NO.159

カタバミの種子飛散距離実験 A(大成功の巻)

「モンタ博士! 大失敗(だいしっぱい)って、どういうことですか。」
「モンタ博士も考えがあまかったね。でも、そのおかげで正確(せいかく)な実験(じっけん)ができたね。」
「失敗は成功(せいこう)のもとといいますね。」
「そのとおりだね。カタバミの種が飛ぶといっても、せいぜい1mもいかないだろうと思ったのさ。それで、実験で使う鉢(はち)を真ん中において、そのまわりに白い紙をしいたのさ。」
「それで、それで……。」
「そしたら、何と、しいた紙の外までカタバミの種が飛んでしまったというわけさ。つまり実験1というわけさ。」
「それで、それで……。」
「そこで、実験2では、もう少し大きな紙を用意して、鉢を四角のはじっこに置くようにしたのさ。そうすれば、はみ出さないからね。どれだの数の種が飛んだかというよりも、どのくらいの距離(きょり)かの平均(へいきん)をみたかったから、この実験でもいいということさ。」
「でも、実験1をやった結果(けっか)はどうだったんですか。」
「全部で404この種が飛んだんだ。そして、平均を出したら約(やく)77cmくらい飛んだんだ。でも、紙の外に飛んだものもあるから、この結果は、正しい距離とは言えないね。」
「そうですね。それで、実験2の結果はどうだったんですか。」
「鉢の中に落ちた種もあるけど、それは数に入れないことにしたんだ。結果は、全部で1570この種が飛び、最高(さいこう)に飛んだものは、なんと2m94cm。平均約87cmということになったね。そして、20cmごとにどのくらいはじけて飛んだのかをグラフにまとめてみたんだよ。」

カタバミの高度な科学戦略いろいろ……

 花には光を感じるセンサーのようなものが内蔵されているようで、光に合わせて活動するハチの生活リズムに合致しているらしい。
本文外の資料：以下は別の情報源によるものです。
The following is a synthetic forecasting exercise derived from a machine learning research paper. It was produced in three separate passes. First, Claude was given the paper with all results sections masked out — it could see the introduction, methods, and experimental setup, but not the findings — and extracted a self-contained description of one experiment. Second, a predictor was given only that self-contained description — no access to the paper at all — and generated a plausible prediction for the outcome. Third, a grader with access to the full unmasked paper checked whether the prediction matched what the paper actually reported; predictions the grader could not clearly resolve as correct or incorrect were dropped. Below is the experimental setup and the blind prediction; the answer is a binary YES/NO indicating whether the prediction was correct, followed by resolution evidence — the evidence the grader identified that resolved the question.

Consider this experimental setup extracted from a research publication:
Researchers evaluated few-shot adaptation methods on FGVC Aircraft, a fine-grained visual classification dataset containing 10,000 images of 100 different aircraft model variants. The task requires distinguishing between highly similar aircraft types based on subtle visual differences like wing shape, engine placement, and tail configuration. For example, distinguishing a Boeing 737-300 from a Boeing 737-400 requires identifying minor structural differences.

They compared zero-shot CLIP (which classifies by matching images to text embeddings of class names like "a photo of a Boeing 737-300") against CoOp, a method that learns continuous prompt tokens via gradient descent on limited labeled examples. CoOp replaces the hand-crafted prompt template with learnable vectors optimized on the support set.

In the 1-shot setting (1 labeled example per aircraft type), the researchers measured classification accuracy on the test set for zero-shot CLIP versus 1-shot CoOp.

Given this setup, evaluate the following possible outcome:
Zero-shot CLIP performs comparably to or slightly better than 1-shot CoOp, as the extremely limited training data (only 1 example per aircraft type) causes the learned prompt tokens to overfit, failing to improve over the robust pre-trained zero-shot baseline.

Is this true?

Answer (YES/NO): NO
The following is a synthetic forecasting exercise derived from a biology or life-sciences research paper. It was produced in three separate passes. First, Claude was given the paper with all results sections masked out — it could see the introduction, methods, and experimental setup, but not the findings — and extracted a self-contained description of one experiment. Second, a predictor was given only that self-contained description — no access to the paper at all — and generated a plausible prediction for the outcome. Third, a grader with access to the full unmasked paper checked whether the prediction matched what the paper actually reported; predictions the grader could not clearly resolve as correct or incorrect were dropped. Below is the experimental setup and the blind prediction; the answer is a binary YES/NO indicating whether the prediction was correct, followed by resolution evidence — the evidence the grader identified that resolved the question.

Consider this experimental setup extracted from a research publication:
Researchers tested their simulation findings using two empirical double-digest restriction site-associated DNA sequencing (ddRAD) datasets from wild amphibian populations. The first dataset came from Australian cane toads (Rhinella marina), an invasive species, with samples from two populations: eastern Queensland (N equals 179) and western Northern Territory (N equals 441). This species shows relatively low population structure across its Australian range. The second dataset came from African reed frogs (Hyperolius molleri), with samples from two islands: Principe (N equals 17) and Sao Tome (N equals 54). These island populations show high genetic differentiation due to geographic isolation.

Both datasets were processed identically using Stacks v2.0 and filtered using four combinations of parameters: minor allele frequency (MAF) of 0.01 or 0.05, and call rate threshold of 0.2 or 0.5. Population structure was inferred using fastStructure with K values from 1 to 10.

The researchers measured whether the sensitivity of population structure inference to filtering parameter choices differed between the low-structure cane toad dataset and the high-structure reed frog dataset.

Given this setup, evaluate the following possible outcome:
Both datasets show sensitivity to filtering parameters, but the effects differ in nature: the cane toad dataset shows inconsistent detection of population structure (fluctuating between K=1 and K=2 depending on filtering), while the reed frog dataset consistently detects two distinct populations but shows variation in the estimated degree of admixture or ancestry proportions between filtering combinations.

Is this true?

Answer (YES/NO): NO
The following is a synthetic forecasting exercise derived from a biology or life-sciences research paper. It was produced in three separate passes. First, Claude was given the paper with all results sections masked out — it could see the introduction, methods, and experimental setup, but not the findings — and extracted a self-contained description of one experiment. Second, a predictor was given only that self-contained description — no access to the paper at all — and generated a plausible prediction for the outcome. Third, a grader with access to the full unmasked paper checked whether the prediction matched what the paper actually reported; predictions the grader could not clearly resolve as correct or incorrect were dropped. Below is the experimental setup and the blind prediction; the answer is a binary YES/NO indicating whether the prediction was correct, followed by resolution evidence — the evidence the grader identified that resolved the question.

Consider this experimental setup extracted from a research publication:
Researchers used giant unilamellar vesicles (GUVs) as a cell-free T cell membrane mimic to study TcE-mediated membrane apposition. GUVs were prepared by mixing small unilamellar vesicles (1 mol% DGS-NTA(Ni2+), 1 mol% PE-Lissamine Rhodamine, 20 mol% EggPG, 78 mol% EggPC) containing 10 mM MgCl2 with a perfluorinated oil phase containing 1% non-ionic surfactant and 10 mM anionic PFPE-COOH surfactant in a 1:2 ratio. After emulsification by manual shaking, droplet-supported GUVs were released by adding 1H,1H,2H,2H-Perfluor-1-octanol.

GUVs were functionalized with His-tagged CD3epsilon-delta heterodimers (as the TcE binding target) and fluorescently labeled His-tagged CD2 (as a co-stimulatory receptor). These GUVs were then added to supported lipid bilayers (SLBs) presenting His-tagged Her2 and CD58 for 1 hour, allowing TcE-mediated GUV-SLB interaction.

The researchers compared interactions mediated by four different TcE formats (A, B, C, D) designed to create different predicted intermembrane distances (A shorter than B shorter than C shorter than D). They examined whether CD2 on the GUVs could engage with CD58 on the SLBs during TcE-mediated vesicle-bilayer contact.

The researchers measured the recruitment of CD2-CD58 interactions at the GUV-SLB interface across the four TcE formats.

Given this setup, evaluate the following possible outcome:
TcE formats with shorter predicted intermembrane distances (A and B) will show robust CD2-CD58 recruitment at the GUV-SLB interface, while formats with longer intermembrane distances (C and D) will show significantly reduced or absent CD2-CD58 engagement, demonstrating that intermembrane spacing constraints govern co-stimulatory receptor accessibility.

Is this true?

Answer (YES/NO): YES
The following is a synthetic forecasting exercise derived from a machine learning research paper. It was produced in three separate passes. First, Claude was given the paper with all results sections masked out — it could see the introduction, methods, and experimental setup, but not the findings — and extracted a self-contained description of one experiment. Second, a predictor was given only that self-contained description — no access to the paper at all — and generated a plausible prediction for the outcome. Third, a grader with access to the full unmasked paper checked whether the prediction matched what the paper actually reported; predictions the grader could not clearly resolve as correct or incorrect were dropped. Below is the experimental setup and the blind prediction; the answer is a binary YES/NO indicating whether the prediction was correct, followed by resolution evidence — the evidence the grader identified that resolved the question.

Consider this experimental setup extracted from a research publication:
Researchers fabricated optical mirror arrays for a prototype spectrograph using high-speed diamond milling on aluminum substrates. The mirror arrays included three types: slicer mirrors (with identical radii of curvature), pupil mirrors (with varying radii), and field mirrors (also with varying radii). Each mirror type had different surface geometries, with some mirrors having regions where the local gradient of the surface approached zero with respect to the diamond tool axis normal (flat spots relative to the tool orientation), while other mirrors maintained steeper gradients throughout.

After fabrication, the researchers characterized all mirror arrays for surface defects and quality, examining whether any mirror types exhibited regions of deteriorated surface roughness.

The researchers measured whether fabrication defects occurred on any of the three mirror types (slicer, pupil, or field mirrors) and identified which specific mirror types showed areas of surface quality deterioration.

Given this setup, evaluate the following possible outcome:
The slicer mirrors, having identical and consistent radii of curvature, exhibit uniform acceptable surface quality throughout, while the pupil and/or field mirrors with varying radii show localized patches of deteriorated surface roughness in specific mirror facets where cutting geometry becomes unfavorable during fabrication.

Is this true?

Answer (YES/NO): NO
また、3つのハート形の葉の合わせ部分には、水分を調整する組織があるようで、葉の自動開閉システムが働くようである。さらに、天に向かって立つその実はまさにロケット型で、種の発射装置のようだ。この種はそれぞれ、白い袋に包まれて大きくなる。最初は、袋は中に種と水分を入れたままで、風船のようにふくらんでいるが、種が大きくなるに従って、外側の細胞層の伸びは止まってしまい、内側の細胞層だけがなおも続けて伸びようと努力しているのである。そして、種が熟すと内側の細胞層は無理に押し縮められた状態になってしまう。すると、そんな時に、外側からの震動(風や雨などの震動)を与えると、次から次へと種が飛び出すのである。さらに、その種の表面には、瞬間接着剤も顔負けの透明な液体があり、それで、あちこちにはり付けられ、種をより遠くへと旅だたせるのである。おまけに、葉には蓚酸(しゅうさん)を含んでおり、体内のカルシウムイオンと結びつき、不溶解性の結晶にするなど、ケミカル的な防衛力もあるそうだ。